Caro leitor, quero advertir que este texto exigirá um esforço para a compreensão, porém, oriento seguir até o final, pois garanto que se atingirá o entendimento.

Um fenômeno interessante que me deparo na clínica é quando o paciente busca por terapia, e que em muitos deles existe uma predisposição em se manter na doença mental, ao invés de sair dessa situação, de superar seus problemas e melhorar o seu estado psíquico. Segue alguns exemplos: pessoas que se queixam o tempo todo em estar doente, mas ficam conformadas com a situação, como se fosse seu destino, pois seus pais também tiveram os mesmos problemas; ou, pessoas que saíram de uma situação de violência às duras penas, e depois retornaram para a mesma condição; ou, pessoas que ficaram ligados a vida toda a alguém como penitência, colocando grilhões na própria vida; ou, gente que não larga o sentimento de culpa como que aquilo fornecesse um pequeno prazer para que ela permanecesse ligado ao problema; ou, o prazer em se boicotar, se ridicularizar, se diminuir; ou, pessoas congeladas no episódio traumático.

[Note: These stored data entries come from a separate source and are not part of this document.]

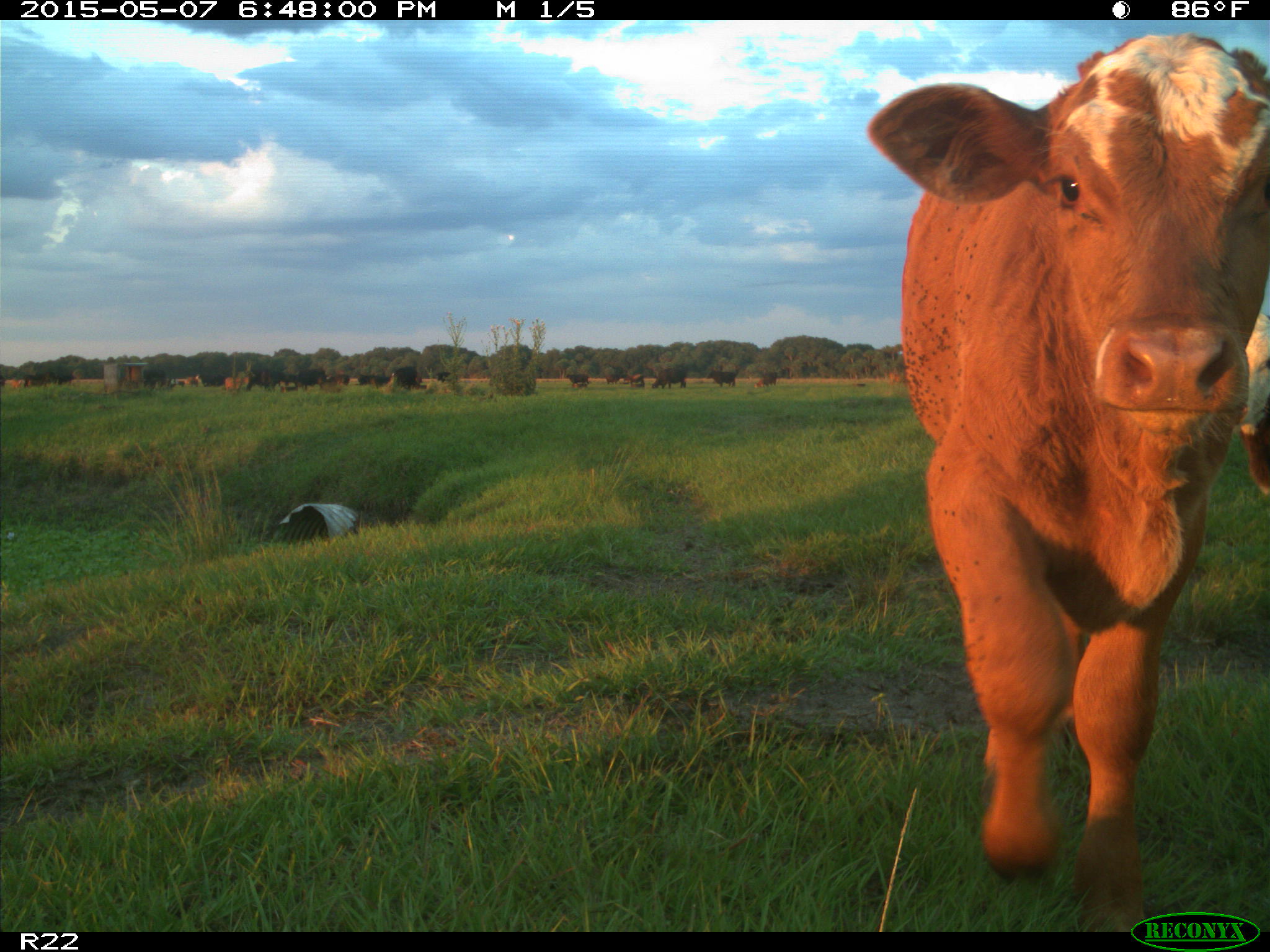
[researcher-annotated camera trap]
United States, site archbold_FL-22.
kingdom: Animalia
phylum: Chordata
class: Mammalia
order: Artiodactyla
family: Bovidae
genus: Bos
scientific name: Bos taurus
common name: domestic cow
Bos taurus (domestic cow).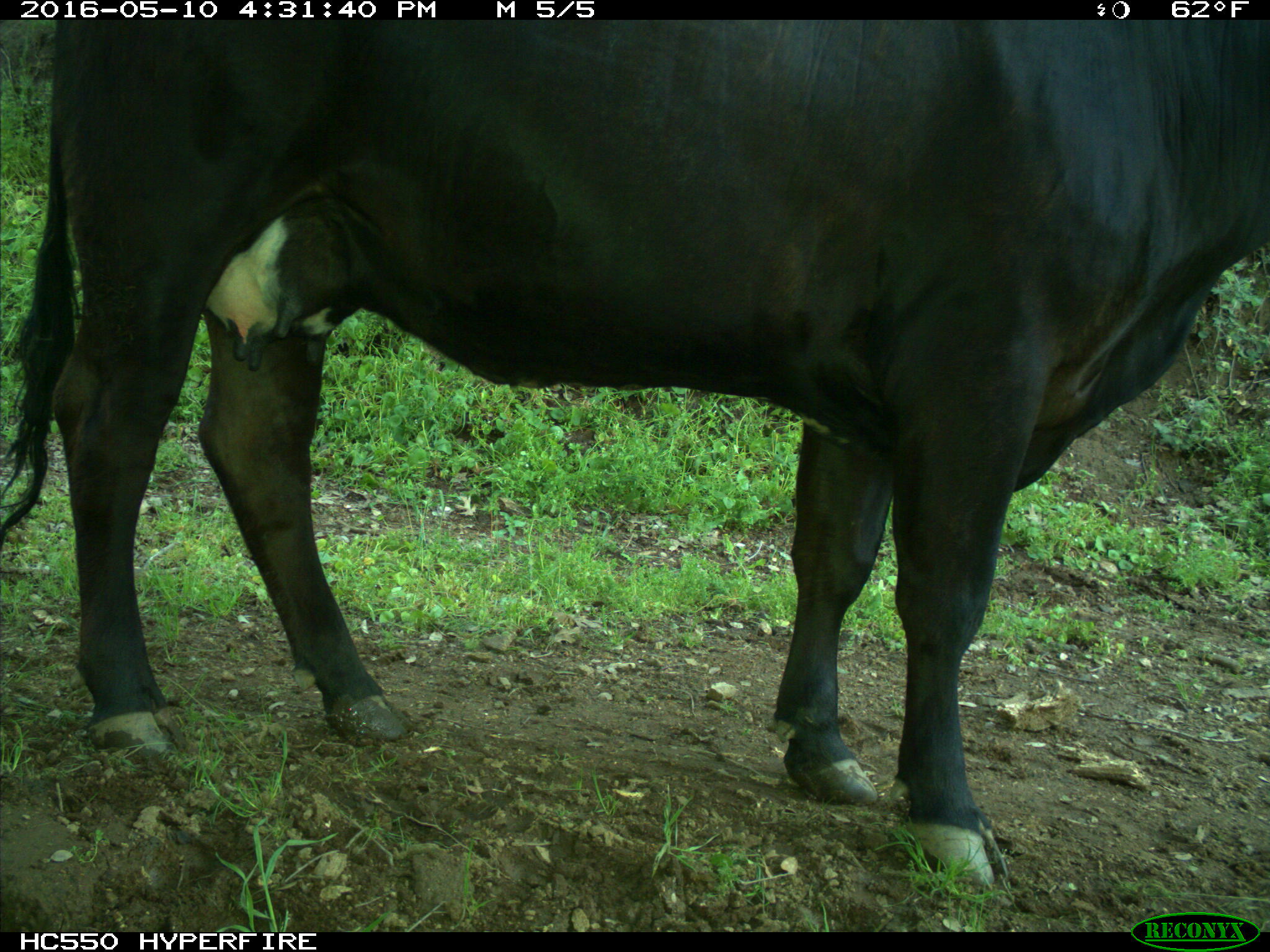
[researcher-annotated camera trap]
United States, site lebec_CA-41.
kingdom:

E existem mais exemplos, são inúmeros. Pra quem está de fora, observando a pessoa que sofre, pode ver como um absurdo a situação de ficar ligado à doença e não conseguir reagir e superar seus problemas.

Quero poder elucidar o por que isto acontece. Pra ficar mais prático, vamos imaginar um bebê: ele é regido pelo princípio do prazer. Se ele quer algo, ele vai atrás, pois precisa alcançar um objeto para se sentir gratificado. Se ele se sente sozinho, ele chora para comer e chama a mãe; se ele tem muita energia, ele corre o tempo todo. No corpo dele há uma carga, sentida como tensão, da qual ele procura meios para dissolver a tensão e se satisfazer. Estes meios são a mãe, a comida, os objetos. No campo emocional, ele vai encontrando maneiras de trocar afeto na teia familiar (mãe, pai, irmãos, avós, etc), e também vai construindo um caminho para amar e se sentir amado. Repetir este caminho, inúmeras vezes, é uma maneira de autoconservação da vida. À medida que o bebê e a criança cresce, vai-se estabelecendo uma espécie de diques para esta pulsão de que tudo quer, que vai freando o seu impulso de querer gratificação imediata, ele vai regulando essa vontade através dos mecanismos psíquicos. Temos a sublimação da energia quando, por exemplo, temos vontade de namorar e a gente usa esta vontade para outros fins, como dançar e cantar. Temos a repressão quando tentamos inibir completamente o impulso e as ideias que estão ligadas a ele. Acontece que não passamos pela vida, sem se machucar com os outros, sem se decepcionar, sem brigar, sem ser rejeitado. Estas experiências ruins, vividas como conflitos (significativos), são muitas vezes reprimidas na nossa mente. Na verdade, uma parte deste impulso (aquele sentimento proibido de sentir) é negado a entrada na consciência e fica no inconsciente, e uma outra parte do mesmo impulso toma outra forma para poder ser tolerado pelo ego e entrar na consciência, e ser repetidamente satisfeito. Esta é a natureza do conflito inconsciente, ele precisa se transformar em algo aceitável com a finalidade de conseguir se expressar e passar a barragem (dique) para a consciência. O que é reprimido se esforça por querer se expressar, em detrimento de uma força contrária (do ego) que se esforça para proibir e deixá-lo guardado no inconsciente. Neste processo, se gera um desprazer, sentido como uma tensão psíquica ou corporal. Esta tentativa de se expressar é repetidamente tentada.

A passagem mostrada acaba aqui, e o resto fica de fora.